▶ **Testo selezionato**
Stretta di Natale, curva rallenta ma in Lombardia dati stabili
Situazione anomala, da un mese la regione non migliora né peggiora
Il lockdown soft di Natale lascia il segno sulla curva dei contagi che dopo 15 giorni, e quindi da una settimana a questa parte, ha cominciato a rallentare, anche se ieri si è registrata una leggera risalita con 13.571 positivi (10.497 il giorno prima) e ancora tante vittime: ieri 524, martedì 603.
Una tendenza che però non ha riscontri definiti in Lombardia, dove la curva è stabile da almeno 4 settimane: a parte le variazioni giornaliere, si registrano mediamente tra i mille e i duemila casi in più al giorno, con 4-500 posti in terapia intensiva occupati senza oscillazioni significative, nè in un senso né in un altro. Fatto, questo, su cui gli esperti si stanno interrogando.
Ci possono essere più spiegazioni. La prima è che l’altalenarsi di misure, più i maggiori incontri tra persone avvenuti durante il periodo natalizio, hanno impedito un calo netto dei casi. Peraltro la consapevolezza di essere inseriti in zona rossa potrebbe aver portato ad una maggiore socialità nei giorni precedenti. Ma non c’è solo questo: tra le ipotesi c’è anche quella che le varianti “più veloci” del coronavirus sia siano già diffuse in Lombardia, aumentando il contagio.

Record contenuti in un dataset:

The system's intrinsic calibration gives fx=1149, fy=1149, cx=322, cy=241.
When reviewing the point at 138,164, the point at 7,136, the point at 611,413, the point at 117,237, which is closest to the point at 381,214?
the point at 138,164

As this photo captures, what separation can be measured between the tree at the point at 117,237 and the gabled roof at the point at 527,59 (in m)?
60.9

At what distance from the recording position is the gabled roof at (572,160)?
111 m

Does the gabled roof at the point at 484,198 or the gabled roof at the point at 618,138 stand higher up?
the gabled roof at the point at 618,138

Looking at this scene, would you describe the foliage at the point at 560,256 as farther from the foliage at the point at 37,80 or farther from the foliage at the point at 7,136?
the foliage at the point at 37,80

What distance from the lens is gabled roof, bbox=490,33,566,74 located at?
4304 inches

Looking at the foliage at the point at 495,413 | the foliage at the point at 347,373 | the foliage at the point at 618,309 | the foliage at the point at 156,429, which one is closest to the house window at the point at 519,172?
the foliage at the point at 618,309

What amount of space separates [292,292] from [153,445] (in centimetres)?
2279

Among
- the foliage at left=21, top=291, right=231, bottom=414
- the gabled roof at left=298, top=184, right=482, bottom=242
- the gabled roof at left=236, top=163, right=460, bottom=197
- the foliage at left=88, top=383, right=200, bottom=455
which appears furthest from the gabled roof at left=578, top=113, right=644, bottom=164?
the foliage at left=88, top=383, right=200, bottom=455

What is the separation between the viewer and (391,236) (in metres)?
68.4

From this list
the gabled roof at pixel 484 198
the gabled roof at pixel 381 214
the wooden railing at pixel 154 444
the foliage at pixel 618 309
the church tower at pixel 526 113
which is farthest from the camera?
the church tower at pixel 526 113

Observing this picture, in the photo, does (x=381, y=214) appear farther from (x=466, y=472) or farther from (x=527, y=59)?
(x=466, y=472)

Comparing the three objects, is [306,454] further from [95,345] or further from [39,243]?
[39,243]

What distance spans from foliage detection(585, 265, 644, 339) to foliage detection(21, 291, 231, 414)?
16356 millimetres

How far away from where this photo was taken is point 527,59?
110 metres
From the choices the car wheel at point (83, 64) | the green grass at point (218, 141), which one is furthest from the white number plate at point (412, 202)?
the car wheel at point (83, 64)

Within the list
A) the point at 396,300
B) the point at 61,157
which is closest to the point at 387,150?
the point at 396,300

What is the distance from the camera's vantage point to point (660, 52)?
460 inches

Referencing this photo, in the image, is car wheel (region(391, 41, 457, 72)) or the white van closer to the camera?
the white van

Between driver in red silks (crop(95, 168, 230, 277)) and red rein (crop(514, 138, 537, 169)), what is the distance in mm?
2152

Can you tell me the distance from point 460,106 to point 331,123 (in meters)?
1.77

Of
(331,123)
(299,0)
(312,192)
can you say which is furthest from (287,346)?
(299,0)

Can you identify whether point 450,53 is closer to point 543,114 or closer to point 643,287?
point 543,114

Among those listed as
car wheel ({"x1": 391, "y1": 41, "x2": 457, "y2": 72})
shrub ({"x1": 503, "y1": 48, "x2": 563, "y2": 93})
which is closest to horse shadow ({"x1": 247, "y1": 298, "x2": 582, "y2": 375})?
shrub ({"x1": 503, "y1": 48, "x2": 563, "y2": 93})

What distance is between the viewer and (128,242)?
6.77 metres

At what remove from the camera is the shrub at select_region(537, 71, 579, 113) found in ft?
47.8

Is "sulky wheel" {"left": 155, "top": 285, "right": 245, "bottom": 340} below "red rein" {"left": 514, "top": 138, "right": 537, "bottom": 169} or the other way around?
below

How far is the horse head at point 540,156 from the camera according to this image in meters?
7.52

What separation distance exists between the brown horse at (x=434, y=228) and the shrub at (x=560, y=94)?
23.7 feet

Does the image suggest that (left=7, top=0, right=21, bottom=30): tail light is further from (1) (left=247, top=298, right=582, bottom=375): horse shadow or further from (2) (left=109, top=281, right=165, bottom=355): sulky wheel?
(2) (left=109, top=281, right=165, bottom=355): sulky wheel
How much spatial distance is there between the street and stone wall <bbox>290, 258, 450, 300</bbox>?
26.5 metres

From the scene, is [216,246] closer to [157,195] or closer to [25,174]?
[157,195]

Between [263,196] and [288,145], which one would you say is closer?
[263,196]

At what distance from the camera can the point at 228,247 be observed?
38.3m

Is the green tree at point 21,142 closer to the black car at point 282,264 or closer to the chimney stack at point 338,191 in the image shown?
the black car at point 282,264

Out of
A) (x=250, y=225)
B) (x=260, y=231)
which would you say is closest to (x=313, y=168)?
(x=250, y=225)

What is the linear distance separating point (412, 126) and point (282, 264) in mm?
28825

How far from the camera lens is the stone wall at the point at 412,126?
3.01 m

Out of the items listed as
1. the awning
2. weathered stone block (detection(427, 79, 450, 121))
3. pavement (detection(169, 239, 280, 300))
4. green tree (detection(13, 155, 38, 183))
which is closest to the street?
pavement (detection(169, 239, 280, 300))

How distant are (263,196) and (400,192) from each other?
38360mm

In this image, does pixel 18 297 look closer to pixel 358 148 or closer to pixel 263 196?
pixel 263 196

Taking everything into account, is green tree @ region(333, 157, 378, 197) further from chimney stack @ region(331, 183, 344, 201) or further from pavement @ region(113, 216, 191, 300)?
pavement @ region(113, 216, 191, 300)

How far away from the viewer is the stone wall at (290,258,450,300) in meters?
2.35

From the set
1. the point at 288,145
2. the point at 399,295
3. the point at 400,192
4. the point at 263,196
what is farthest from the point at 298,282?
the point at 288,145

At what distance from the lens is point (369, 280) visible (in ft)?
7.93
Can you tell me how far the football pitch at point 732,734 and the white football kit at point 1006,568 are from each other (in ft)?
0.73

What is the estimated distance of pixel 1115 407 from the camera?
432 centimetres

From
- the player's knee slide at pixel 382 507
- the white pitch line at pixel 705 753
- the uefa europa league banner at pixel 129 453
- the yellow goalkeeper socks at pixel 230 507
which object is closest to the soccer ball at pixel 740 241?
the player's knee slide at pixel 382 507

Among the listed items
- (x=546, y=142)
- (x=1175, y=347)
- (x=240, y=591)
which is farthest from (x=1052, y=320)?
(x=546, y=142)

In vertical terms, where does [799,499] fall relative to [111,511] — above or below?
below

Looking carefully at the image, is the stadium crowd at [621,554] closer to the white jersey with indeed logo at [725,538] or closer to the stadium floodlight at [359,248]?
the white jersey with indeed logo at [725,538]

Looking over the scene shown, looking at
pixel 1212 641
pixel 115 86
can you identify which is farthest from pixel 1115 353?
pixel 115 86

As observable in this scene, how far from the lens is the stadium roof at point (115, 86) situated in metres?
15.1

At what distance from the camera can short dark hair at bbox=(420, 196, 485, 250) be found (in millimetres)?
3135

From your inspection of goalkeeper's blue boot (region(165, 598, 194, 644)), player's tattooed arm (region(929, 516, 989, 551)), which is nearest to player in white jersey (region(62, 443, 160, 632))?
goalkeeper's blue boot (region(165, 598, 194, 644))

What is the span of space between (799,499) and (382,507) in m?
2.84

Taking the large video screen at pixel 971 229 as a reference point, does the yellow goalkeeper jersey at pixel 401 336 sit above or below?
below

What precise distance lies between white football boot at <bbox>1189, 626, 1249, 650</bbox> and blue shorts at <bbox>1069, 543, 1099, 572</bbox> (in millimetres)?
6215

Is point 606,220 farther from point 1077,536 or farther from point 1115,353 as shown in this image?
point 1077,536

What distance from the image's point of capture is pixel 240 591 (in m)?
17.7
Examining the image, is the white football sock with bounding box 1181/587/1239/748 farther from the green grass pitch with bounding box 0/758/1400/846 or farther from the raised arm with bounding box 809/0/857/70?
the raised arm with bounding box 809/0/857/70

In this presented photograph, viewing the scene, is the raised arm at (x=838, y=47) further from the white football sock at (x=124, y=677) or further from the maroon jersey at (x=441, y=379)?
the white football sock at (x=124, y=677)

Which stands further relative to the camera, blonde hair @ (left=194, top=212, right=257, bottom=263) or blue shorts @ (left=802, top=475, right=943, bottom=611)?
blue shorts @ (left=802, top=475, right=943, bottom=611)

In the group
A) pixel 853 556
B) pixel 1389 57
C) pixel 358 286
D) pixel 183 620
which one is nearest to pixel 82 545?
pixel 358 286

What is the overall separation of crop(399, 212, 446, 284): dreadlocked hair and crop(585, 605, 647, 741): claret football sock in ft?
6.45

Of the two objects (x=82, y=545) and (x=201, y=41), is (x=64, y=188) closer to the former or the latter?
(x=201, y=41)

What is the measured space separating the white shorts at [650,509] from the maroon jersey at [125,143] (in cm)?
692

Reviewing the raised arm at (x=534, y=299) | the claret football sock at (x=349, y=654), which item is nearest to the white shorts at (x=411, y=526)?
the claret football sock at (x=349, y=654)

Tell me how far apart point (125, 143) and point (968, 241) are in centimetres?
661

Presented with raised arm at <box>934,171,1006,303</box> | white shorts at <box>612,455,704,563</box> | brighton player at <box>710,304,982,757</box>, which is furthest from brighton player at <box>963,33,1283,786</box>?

▶ **Obiettivo del compito**
Per favore, continua l'articolo sulla curva dei contagi in Lombardia subito dopo la sua ultima frase. L'elenco è materiale a sé, distinto dal testo.

▶ **Risposta all'esercizio**
Va detto comunque che in Lombardia i casi positivi evidenziati a gennaio, per 100mila abitanti, sono più bassi di molte regioni non “rosse”: secondo la direzione generale del Welfare della Regione Lombardia sono 133, ben al di sotto di Emilia Romagna e Veneto. Motivo per cui il governatore Attilio Fontana e la vicepresidente Letizia Moratti hanno presentato ricorso al Tar del Lazio contro il collocamento in zona rossa, nel cui testo si legge proprio che «all’interno del rapporto di monitoraggio la cabina di regia ha mostrato preoccupazione soprattutto per l’alta incidenza settimanale registrata in alcuni territori, fra i quali non figura la Lombardia». Inoltre, si legge, l’Rt «fotografa una situazione epidemica non attuale... è strutturalmente in ritardo rispetto al contagio, sia perché è calcolato sui sintomatici, i quali sviluppano sintomi a distanza di giorni dalla data in cui sono entrati in contatto con il virus, sia perché, proprio non considerando il dato dei contagiati non sintomatici, non fa emergere le catene di trasmissione tra asintomatici che restano occulte (se non esaminando l’incidenza)».
Intanto i numeri sui nuovi contagi a livello nazionale - al netto comunque di un andamento dei tamponi molto altalenante - spiegano il miglioramento complessivo nella settimana dal 13 al 19 gennaio, con 97.342 positivi. Casi in calo rispetto ai 121.664 della settimana precedente e dei 114.132 di inizio gennaio. La stretta delle Feste - tra zone rosse e arancioni - dunque ha raffreddato la curva del contagio e conferma che nella lotta al virus, almeno in questa lunga seconda ondata, funzionano solo le cosiddette misure di mitigazione - i lockdown appunto - invece che il contenimento (il tracciamento), che può funzionare solo riducendo i casi giornalieri.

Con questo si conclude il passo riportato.